The Seahawks have a potential overhaul on their hands with their front seven, where several spots were filled last season by players who are either aging (DT Al Woods, Irvin -- both 35), coming off major injuries (ILB Jordyn Brooks and DT Bryan Mone, both recovering from torn ACLs), ineffective (Collier) or unsigned (Ford, Barton, Johnson).
“I think we’ve got to get a lot better,” Schneider said at the combine. “Yeah, we need to be better up front. I think that was pretty evident. We were on the field a lot. We didn’t defend the run real well. We had some games in there [when] we did a really nice job. And we had several games that didn’t go so well. We know what the issues are and we’re ready to attack them and fix them.”
Center is Seattle’s next-biggest need after Austin Blythe retired. A third receiver is another.
The Seahawks had around $24 million in cap space before Smith’s deal, which will likely reduce that number by roughly half. Cutting guard Gabe Jackson, which seems like a foregone conclusion, would free up $6.5 million.
Harris has a $12.2 million cap charge in the final year of his deal and turns 32 in August, which has led to speculation that he could be cap casualty. Moving on would free up $8.94 million, though he played well enough to justify keeping in the fold. Harris has a $2 million roster bonus due March 19, so any decision will likely be made by then.

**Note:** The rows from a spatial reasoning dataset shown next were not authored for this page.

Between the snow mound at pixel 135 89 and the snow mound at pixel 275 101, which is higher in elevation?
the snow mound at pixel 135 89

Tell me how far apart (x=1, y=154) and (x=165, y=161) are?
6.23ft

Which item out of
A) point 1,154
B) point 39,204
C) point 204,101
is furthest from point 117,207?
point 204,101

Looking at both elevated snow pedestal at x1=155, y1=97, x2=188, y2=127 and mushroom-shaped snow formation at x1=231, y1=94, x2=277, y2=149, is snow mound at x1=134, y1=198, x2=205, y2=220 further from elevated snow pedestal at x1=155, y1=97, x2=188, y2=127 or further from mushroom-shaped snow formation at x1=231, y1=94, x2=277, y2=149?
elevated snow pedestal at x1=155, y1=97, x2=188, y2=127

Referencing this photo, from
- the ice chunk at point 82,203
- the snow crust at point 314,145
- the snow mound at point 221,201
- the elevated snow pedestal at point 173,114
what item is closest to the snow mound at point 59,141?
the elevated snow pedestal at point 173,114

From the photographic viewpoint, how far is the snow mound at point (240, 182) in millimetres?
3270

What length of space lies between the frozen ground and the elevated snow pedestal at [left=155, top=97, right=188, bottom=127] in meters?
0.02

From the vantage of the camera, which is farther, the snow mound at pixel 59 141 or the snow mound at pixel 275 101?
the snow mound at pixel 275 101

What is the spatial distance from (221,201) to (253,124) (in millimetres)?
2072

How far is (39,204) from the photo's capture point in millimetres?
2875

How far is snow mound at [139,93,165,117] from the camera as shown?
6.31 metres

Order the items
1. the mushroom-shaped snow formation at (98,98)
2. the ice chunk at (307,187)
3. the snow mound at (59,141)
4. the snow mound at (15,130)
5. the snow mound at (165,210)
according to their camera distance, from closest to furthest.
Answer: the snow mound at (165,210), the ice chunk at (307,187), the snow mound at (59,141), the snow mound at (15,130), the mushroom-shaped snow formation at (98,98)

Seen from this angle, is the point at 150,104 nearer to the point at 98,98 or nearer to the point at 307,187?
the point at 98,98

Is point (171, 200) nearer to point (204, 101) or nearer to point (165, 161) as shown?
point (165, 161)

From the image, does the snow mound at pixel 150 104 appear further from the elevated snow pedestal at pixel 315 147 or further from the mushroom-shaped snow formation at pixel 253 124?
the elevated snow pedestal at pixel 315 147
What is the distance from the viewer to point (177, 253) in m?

“He did a great job,” Schneider said of Harris at the combine. “He was really quick off the ball. He was active. He gets on people's edges, gets up and down the line of scrimmage, was one of our better pass-rushers … He's got one more year left.”
Over The Cap estimates that the Seahawks will need to set aside around $10 million to sign their draft class. That’s on top of in-season expenses like the practice squad and injury replacements. Making big splashes in free agency isn’t the Seahawks’ MO, but they’ll likely have to make more than one cap-cutting move in order to have any real spending power.
Never in team history have the Seahawks had two first-rounders and two second-rounders in the same draft. The highest they’ve picked under Carroll and Schneider was No. 6 overall in 2010 (LT Russell Okung), the year they arrived in Seattle. The only other top-10 pick they’ve made in that span was Cross at No. 9 last year.
“This is really an exciting opportunity for us,” Carroll said at the combine. “We have not been in this situation. We have not felt like this ever.”
The Seahawks have four picks in the top 53 and 10 in all. In addition to the first- and second-rounders from Denver, they have their own picks in those rounds, which are Nos. 20 and 53. They have an extra fifth from the Steelers via the 2021 Ahkello Witherspoon trade and have one pick apiece in the third, fourth, sixth and seventh rounds.